В семье Макашвили все со злорадством говорили об аресте Корнелия. Общее мнение сводилось к тому, что «так ему и надо», что «туда ему и дорога». Только одна Нино не разделяла общего мнения. Объятая страхом за жизнь Корнелия, она готова была на любую жертву, лишь бы выручить его.

2

Позже других об аресте Корнелия узнала Елена. Эту весть сообщила ей по телефону Вардо Макашвили, когда у Микеладзе уже отобедали и Катя, убрав со стола, ушла на кухню. Только теперь Елена поняла, почему Дата сидел сегодня почти не притронувшись к еде. Он со своим заместителем, инспектором Димитрием Джанелидзе, водил старшие классы гимназии на первомайскую демонстрацию и, возвращаясь домой, узнал об аресте Корнелия. Однако он не решился сказать об этом жене.

Выслушав Вардо, Елена вскрикнула и громко зарыдала. Дата молчал, выжидая, пока она несколько успокоится.

— Да, удружил нам твой племянничек, попали мы в историю!

— А мы-то при чем? — сквозь слезы спросила Елена.

— Как при чем?! Как будто Корнелий не наш родственник! К тому же он и живет у нас.

— Ну и что же?

— Говорят, Рамишвили рвал и метал, когда узнал, что Корнелий и Мито избили агентов Особого отряда и милиционеров. Кричал на Кедия: «Как ты допустил до этого? Почему твои люди там же, на месте, не прикончили этих мерзавцев?!»

Кровь бросилась в лицо Елене.

— Самого его нужно прикончить, дьявола проклятого!

— Тсс… Опомнись, что ты говоришь? — прижал пальцы к губам Дата.

— Правду говорю, — отрезала Елена. — Сам же ты называл его недавно палачом и тираном.

— Не выдумывай, пожалуйста, откуда ты это взяла! Погубить меня хочешь?..

Дата перепугался. Он в волнении теребил свою черную курчавую бородку.

Причина для волнения была весьма веская. Рамишвили яростно преследовал и сажал в тюрьмы всех, кто осмеливался высказывать недовольство правительством. Особенно не благоволил он к рабочим-металлистам и к учителям, после того как они осмелились объявить забастовку. Преподаватели гимназии, директором которой был Дата Микеладзе, принимали участие в забастовке, и Дата опасался, как бы его не лишили занимаемой должности. Но сейчас Елене было не до опасений супруга.

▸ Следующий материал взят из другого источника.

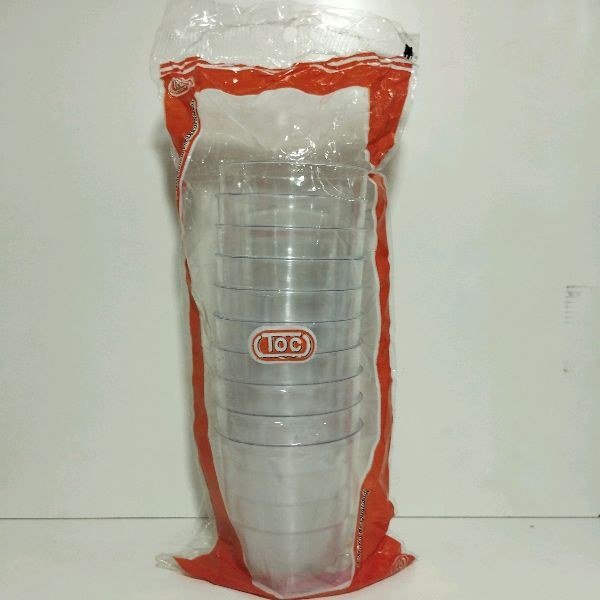 Copo drink cristal 235ml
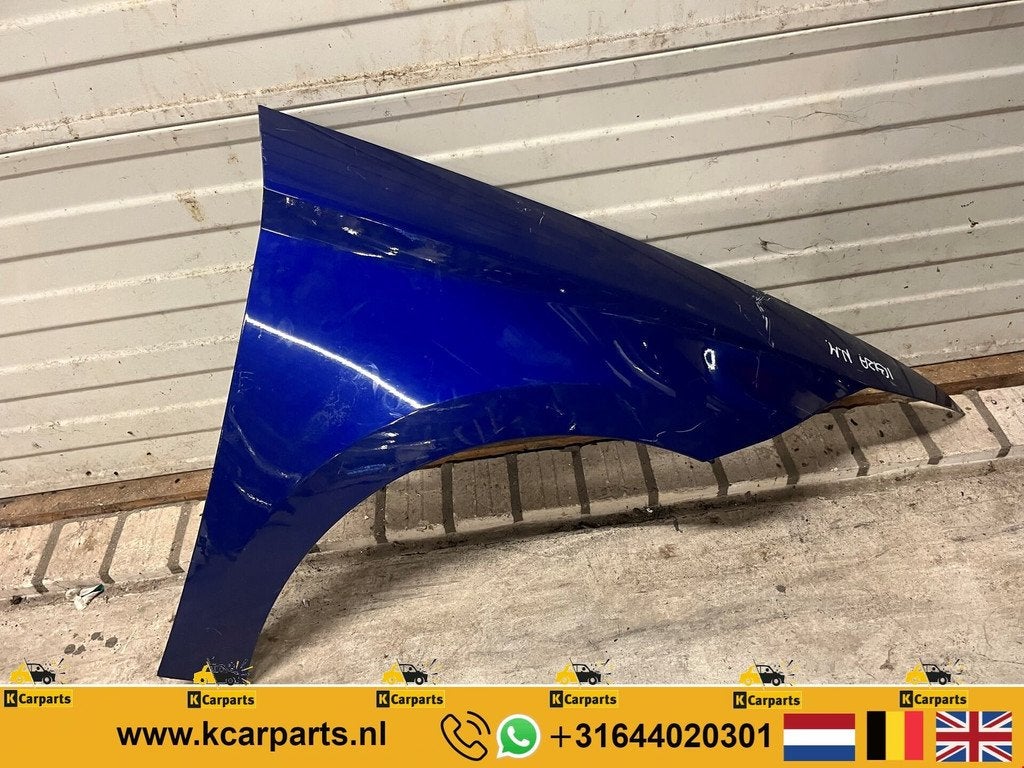 Zijscherm Seat Ibiza 6F 2017+ Zijscherm Spatbord Rechts Voor, Auto-onderdelen, Info@fabrikant.eu, Fabrikantstraat 1
1000 AA  Amsterdam, NL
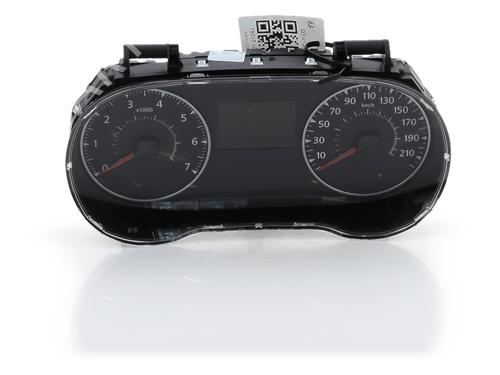 Instrument cluster RENAULT EXPRESS Box Body/MPV 1.5 Blue dCi 75 (F6AA) | BP36007097C47 - Image 3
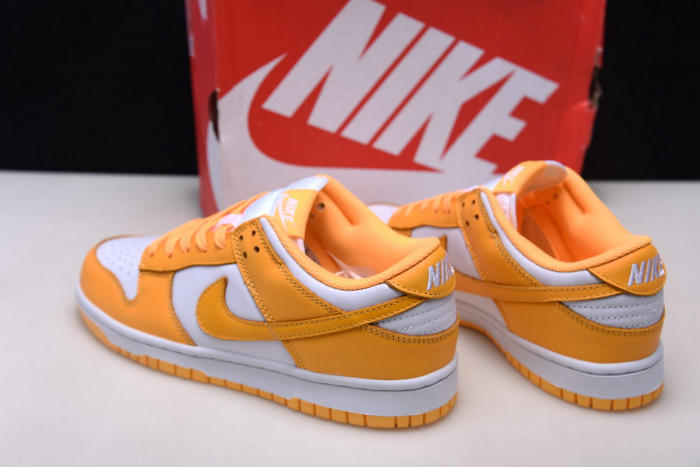 nike dunk low wmns “laser orange” dd1503-800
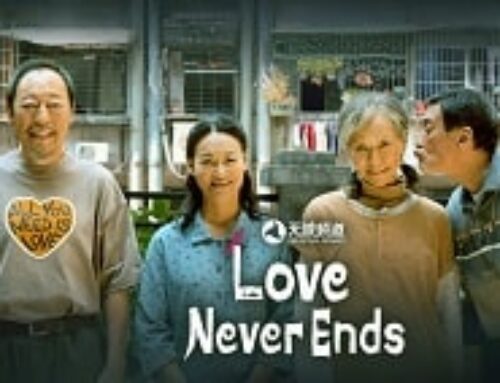 Sinopsis Love Never Ends | Film Hong Kong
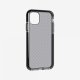 Tech21 Hard Cover Evo Check Black, fur Apple iPhone 11, Smokey/Black 2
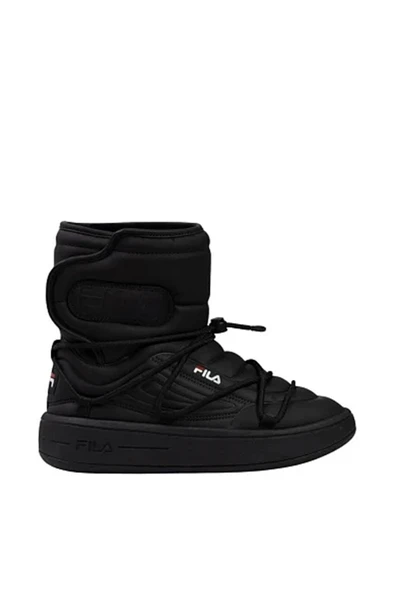 Fila Superbubble Wmn FFW0594.80010 Siyah Kadın Bot ürün görseli 1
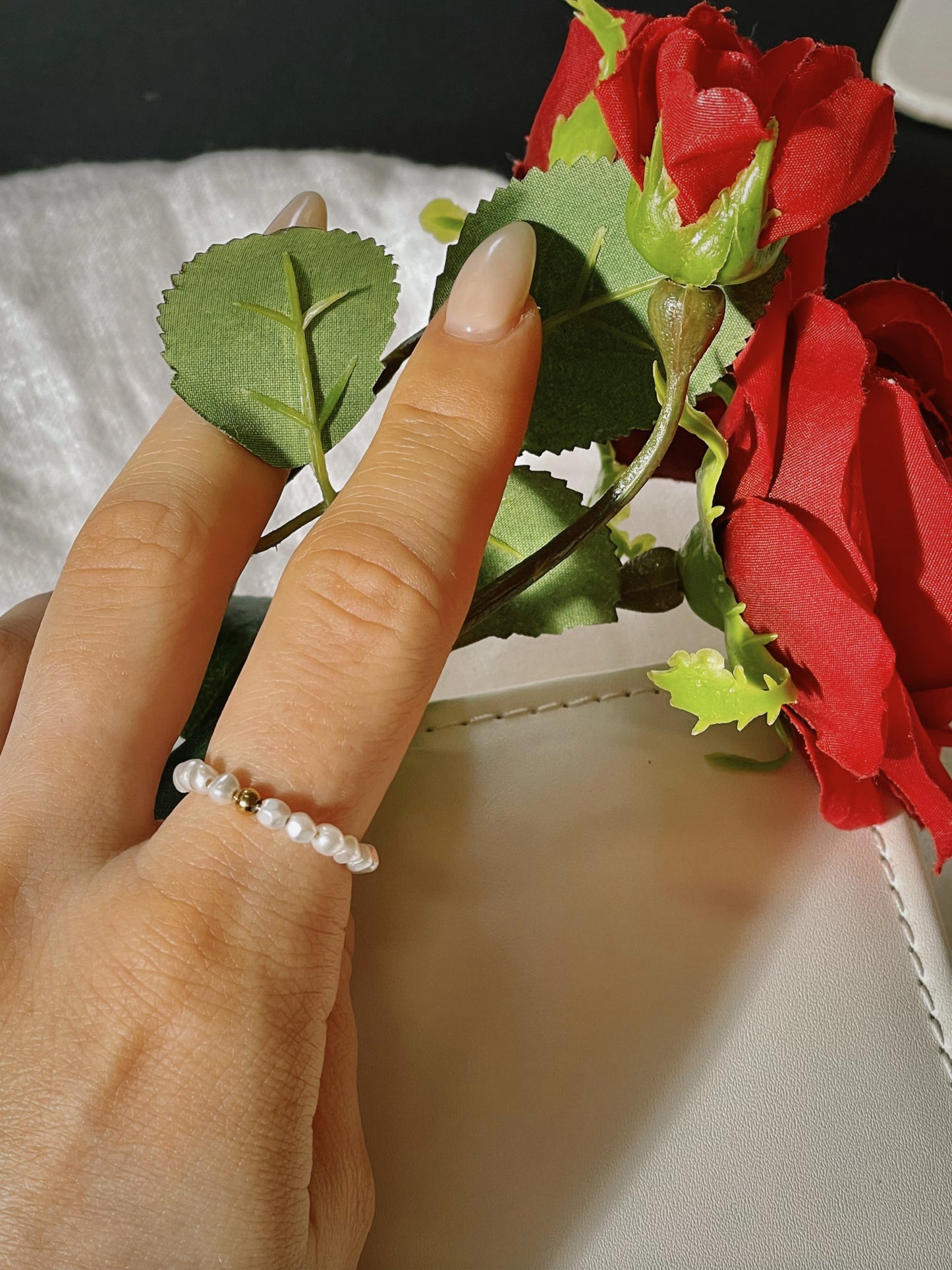BETHAN 2.0 RING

— А разве не ты ругал Рамишвили, — продолжала она громко, — за то, что учителям месяцами не платят жалованье, что он грозил им во время забастовки увольнением и арестами?

— Ну, милая, мало ли о чем не скажешь дома, но только зачем все это повторять, зачем сплетни на улицу выносить?

— Нет, и твоего Рамишвили, и всех ваших меньшевиков ругала я и буду ругать где угодно — дома, на улице, везде… — не унималась Елена. — Подумать только, до чего довели Грузию! Люди последнее донашивают, с голоду мрут, а им хоть бы что! Посмотри, в чем я, например, хожу?! Нечего сказать, это дворянка-то, Елена Мдивани, жена директора гимназии! Взгляни, говорю, на кого я похожа! — уже не говорила, а кричала Елена, сделав такой жест, словно хотела задрать подол юбки.